Monday, February 15, 2016

Is he a real man...or a macho man?

Stuart Schneiderman writes at Had Enough Therapy about Trump's use of the word "pussy" to describe Ted Cruz.
since Cruz has spent much of his time in the United States Senate as an army of one leading a war against the Washington establishment, it makes very little sense to call him a “pussy” unless you want to explain why you were not on the front lines or even on the back lines in the struggle.

Of course, Trump was striking a blow against political correctness. As long as that disease infects American culture, and as long as people are at their wits' end trying to figure out how to put an end to it they turn to Trump. How better to destroy political correctness than to be scrupulously and repulsively politically incorrect.

Better yet, since most sentient Americans understand that the country is becoming increasingly feminized—of women, by women, for women and for Muslim refugees—what better antidote could there be but a man who is not ashamed and apologetic about being a male, about being a white male, about having earned certain privileges, and even being especially crude. After all, Trump is the family breadwinner. In the Cruz family, the role falls to his wife, the Goldman Sachs managing director.

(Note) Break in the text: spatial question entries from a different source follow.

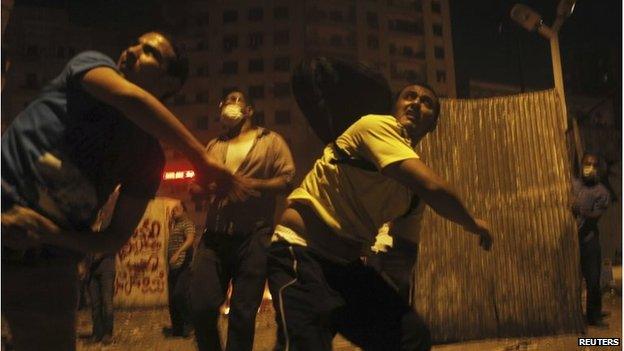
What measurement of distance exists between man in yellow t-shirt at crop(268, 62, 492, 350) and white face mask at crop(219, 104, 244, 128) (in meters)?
1.69

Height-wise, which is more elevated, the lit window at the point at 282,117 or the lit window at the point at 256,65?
the lit window at the point at 256,65

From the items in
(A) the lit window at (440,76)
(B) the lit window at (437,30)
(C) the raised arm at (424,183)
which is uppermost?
(B) the lit window at (437,30)

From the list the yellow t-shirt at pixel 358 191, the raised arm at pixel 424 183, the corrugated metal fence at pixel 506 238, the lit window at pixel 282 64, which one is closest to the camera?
the raised arm at pixel 424 183

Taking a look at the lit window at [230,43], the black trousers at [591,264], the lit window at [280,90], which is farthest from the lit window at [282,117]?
the black trousers at [591,264]

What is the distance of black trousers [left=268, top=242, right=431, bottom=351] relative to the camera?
2.09 meters

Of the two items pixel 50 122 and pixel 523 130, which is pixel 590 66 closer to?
pixel 523 130

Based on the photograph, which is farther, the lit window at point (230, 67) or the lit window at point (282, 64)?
the lit window at point (230, 67)

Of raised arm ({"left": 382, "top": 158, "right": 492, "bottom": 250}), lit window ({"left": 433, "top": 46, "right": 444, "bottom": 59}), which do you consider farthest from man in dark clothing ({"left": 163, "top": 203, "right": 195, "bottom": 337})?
lit window ({"left": 433, "top": 46, "right": 444, "bottom": 59})

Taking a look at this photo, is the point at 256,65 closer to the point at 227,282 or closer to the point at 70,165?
the point at 227,282

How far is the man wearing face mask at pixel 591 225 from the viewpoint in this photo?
19.4 feet

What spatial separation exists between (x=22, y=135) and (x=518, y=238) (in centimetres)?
454

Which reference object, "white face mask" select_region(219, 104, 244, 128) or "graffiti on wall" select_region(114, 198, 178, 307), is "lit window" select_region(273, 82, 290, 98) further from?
"white face mask" select_region(219, 104, 244, 128)

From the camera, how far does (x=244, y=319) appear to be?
3354 mm

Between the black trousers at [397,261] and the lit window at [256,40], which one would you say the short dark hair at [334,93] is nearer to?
the black trousers at [397,261]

For his followers, Trump represents manliness on steroids. You can be sure that no one ever called Donald Trump a pussy. That must be the reason why his followers love him. They are convinced that in a Trumpified world they will not be harassed into saying that Caitlyn Jenner is a woman and will not have to fight to ensure that their teenage daughters do not have to share the shower room with a biologically male being. In a Trumpified world they will retain the right to believe that there was a reason why traditional marriage was always the norm in human societies.

The secret to Trump’s success with Republican voters isn’t that he’s un-PC or that he says what he thinks or that voters agree with his outlandish policy proposals. It’s that Trump is a symbol of a kind of unalloyed white-male entitlement slowly on the decline. His supporters miss it, and they want it back.

...White men want to feel special again. They want an identity too. And for a long time, what defined them was power and authority. They were the breadwinners in their families, and with that financial control came authority over their wives and children. They were the bosses at work. They set the culture norms and the discourse, and their interests and experiences and opinions were simply recognized as “American.”

That’s what Donald Trump embodies, and what he promises to bestow. It’s why his gaffes never quite seem to derail him — crude displays of male entitlement don’t hurt you when you’re running on crude male entitlement. It’s why his own history of multiple divorces and marriages to models and bankruptcies and gold-plated everything don’t make Republican voters conclude that he’s immoral or decadent or wasteful or foolish. Trump’s ethos is simple: he does whatever the hell he wants and he never has to say he’s sorry. If that’s not the dream of the adolescent American male, what is?

Ask yourself for a moment what kind of men made America great. Was there something wrong with the group that Tom Brokaw famously called the greatest generation? Was there something wrong with winning World War II and rebuilding America in its aftermath?

The men who did it did not feel entitled. They were willing to fight and die for their country. Should they have received some recognition for their strength and their victories? Should they have received respect for the privileges they earned? Is there something wrong with providing for your family or for being the boss at work?

...The culture warriors who are defending the oppressed peoples of the world, who are defending the Islamist terrorists and the refugee rapists, hate white Americans and white people in general.

The trouble with Trump, if I can put it this way, and I have often put it this way, is that he is not made of the same stuff as the men of the greatest generation. He looks more like a caricatured version of manliness than the real thing. He is more machismo than manliness. He is what manliness looks like in a feminized culture.

No one would dispute his success in real estate and reality television. But, to believe that his real achievements in one arena will naturally translate into great success in a completely different arena is folly. Trump has succeeded by posturing. If, at some point, he is obliged to try to fulfill his political promises, we will see whether he is a real man or a macho man.